Stated task:
Output all the material that follows, exactly as given.

(Stored data entries)
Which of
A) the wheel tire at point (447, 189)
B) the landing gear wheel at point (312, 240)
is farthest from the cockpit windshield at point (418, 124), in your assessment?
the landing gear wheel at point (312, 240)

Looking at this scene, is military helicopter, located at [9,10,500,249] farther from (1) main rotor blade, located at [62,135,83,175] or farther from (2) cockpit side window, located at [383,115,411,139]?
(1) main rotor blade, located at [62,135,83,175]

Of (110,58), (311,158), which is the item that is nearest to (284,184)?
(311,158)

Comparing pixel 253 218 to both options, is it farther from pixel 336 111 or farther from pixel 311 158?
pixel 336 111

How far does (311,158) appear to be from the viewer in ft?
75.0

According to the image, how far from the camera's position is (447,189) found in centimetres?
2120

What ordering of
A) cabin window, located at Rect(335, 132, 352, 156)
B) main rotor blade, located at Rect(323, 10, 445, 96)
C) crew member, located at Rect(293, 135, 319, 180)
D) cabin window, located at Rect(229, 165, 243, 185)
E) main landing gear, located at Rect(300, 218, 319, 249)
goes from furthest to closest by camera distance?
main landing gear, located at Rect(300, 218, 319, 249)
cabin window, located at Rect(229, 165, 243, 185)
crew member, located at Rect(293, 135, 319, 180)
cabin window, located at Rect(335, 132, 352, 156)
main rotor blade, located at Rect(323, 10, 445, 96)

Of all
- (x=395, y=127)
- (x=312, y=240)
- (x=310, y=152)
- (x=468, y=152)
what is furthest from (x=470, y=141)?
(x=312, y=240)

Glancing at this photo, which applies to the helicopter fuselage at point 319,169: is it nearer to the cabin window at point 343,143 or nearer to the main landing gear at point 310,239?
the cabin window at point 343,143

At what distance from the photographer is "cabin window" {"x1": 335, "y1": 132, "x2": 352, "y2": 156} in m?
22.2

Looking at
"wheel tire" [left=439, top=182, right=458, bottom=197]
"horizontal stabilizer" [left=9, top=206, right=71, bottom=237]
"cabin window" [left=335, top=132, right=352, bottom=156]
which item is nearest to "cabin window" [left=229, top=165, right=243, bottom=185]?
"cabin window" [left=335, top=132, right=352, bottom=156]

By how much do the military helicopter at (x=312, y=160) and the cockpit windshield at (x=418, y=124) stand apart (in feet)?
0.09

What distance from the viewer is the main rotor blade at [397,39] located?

Response to the task:
Which of
A) the wheel tire at point (447, 189)
B) the landing gear wheel at point (312, 240)
is farthest from the cockpit windshield at point (418, 124), in your assessment?
the landing gear wheel at point (312, 240)

Looking at this scene, is military helicopter, located at [9,10,500,249] farther from (1) main rotor blade, located at [62,135,83,175] or farther from (2) cockpit side window, located at [383,115,411,139]?
(1) main rotor blade, located at [62,135,83,175]

Of (110,58), (311,158), which is the item that is nearest to (284,184)?
(311,158)

Comparing pixel 253 218 to both options, is it farther from pixel 336 111 or farther from pixel 311 158?
pixel 336 111

How far does (311,158) appear to be from the viewer in ft?
75.0

According to the image, how far from the camera's position is (447,189) found in centimetres?
2120

What ordering of
A) cabin window, located at Rect(335, 132, 352, 156)
B) main rotor blade, located at Rect(323, 10, 445, 96)
C) crew member, located at Rect(293, 135, 319, 180)
D) cabin window, located at Rect(229, 165, 243, 185)
E) main landing gear, located at Rect(300, 218, 319, 249)
goes from furthest to closest by camera distance?
main landing gear, located at Rect(300, 218, 319, 249)
cabin window, located at Rect(229, 165, 243, 185)
crew member, located at Rect(293, 135, 319, 180)
cabin window, located at Rect(335, 132, 352, 156)
main rotor blade, located at Rect(323, 10, 445, 96)

Of all
- (x=395, y=127)
- (x=312, y=240)
- (x=310, y=152)
- (x=468, y=152)
what is furthest from (x=470, y=141)?
(x=312, y=240)

Glancing at this photo, which applies to the helicopter fuselage at point 319,169: is it nearer to the cabin window at point 343,143 or nearer to the main landing gear at point 310,239?
the cabin window at point 343,143

At what distance from the photographer is "cabin window" {"x1": 335, "y1": 132, "x2": 352, "y2": 156} in m?
22.2

Looking at
"wheel tire" [left=439, top=182, right=458, bottom=197]
"horizontal stabilizer" [left=9, top=206, right=71, bottom=237]
"cabin window" [left=335, top=132, right=352, bottom=156]
which item is nearest to "cabin window" [left=229, top=165, right=243, bottom=185]?
"cabin window" [left=335, top=132, right=352, bottom=156]

By how much do the military helicopter at (x=312, y=160) and the cockpit windshield at (x=418, y=124) stand apart (in feet)?
0.09

What distance from the viewer is the main rotor blade at [397,39] located?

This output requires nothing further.